In other words, we go through a lot of fuckin’ meat and it’s a lot of volume to manage.
For me, that’s usually 7-10lbs chicken breast and 7-10lbs lean beef or fish.
(I choose this because I need really lean protein and this is easier/cheaper than alternatives; food enjoyment is secondary)
For the girls, that’s usually 5-10lbs of chicken breast and/or boneless, skinless thighs.
(The girls choose this regularly out of taste preference only, it is not diet specific)
I only meal prep the protein, and that’s usually just the chicken breast/thighs, as fish/beef is cooked daily alongside rice/veggies (for me).
Sides (carbs/veggies) are up to the individual, and it makes diet compliance easier when it feels you have a few different options to make food less monotonous.
My process for chicken breast:
- Trim fat and gristle off breasts. Get rid of anything that looks like you don’t want to eat it. Pro Tip: an oversized cutting board pays for itself quickly with large batches.
- Stab it a ton of times with a Jaccard Meat Tenderizer. Pro Tip: angle the tenderizer blades perpendicular to that of the breast muscle fibers.

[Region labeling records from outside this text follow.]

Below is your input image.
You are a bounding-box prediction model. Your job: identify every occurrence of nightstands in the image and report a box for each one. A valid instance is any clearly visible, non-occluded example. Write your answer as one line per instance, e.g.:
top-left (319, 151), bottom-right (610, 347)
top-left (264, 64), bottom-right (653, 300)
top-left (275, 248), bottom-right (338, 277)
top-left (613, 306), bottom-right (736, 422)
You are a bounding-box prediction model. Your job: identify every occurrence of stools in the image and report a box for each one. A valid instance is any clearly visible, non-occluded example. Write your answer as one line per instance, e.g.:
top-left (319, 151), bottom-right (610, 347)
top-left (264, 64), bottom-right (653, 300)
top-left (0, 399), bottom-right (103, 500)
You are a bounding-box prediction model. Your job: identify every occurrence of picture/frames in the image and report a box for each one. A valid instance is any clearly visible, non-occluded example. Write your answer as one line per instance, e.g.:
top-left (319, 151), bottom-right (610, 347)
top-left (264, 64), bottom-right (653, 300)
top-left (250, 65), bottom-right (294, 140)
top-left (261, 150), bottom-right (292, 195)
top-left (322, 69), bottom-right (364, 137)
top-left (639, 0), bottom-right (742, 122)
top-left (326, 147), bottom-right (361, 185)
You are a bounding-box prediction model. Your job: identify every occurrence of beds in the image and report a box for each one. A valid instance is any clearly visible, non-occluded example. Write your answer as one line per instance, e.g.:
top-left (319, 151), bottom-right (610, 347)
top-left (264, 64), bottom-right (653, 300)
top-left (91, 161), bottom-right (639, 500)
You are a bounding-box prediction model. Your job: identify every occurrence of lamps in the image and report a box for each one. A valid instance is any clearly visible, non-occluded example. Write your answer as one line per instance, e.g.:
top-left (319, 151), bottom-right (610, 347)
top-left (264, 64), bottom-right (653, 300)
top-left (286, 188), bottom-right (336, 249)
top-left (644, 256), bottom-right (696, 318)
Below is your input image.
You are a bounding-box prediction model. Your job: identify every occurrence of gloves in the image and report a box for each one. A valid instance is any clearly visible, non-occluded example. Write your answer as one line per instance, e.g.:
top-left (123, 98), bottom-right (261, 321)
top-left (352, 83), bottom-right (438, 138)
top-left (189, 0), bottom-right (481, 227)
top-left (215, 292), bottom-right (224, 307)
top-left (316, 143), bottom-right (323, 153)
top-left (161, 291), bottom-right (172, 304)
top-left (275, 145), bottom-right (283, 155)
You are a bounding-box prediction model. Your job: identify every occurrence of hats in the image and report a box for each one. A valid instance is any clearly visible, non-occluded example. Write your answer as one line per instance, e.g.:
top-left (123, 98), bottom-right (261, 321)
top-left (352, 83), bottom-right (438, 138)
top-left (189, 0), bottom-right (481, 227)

- Butterfly the breasts for thinner, more even cuts (faster cook times). I do not butterfly them for the smoker.
- Brine in cold, salty (iodized salt!) water (1tbsp salt/8oz water). Minimum 4 hours.
*can also bag and freeze with brine for double-damage on meal prep-prep. Use Ziploc brand freezer gallons to hold up to 5lbs chicken breast and 2 cups brine. - Pat dry, salt liberally (iodized!), then season at will. I like Kinder’s Woodfire Garlic seasoning on everything but fish… probably great on fish too, but I’m a minimalist with fish.
Prep methods tested:
Pan Fried (hot and fast in EVOO)
Oven Roasted (425 for 12-17mins)
Air Fried (depends on model)
and Smoked (225-250 for 45min-1hr)
*I currently use the smoker for all meal prep because it’s less clean up and I’m lazy. Applewood chips for the win.
My process for chicken thighs:
this is extremely similar to chicken breasts, but with less steps as thighs are far more forgiving with prep
- Trim fat and gristle. Get rid of anything that looks like you don’t want to eat it.
- (optional) Brine in cold, salty (iodized salt!) water (1tbsp salt/8oz water). I have done this anywhere between 4 hours and a few couple days before with little variance in end quality.
*can also bag and freeze with brine for double-damage on meal prep-prep. Use Ziploc brand freezer gallons to hold up to 5lbs chicken and 2 cups brine. - Pat dry, salt liberally (iodized!), then season at will. Kinder’s seasoning (linked above) is amazing on these too.
Prep methods tested:
Oven Roasted
Air Fried
Smoked
*I still use smoker for this. Applewood Chips FTW x2.
These steps have not failed me in at least 100lbs of chicken breast or thighs yet.
Anyone have some tools, tricks, tips, gadgets, etc worth sharing?
P.S Get yourself a good food scale #ForTheGram (people still say this, right?)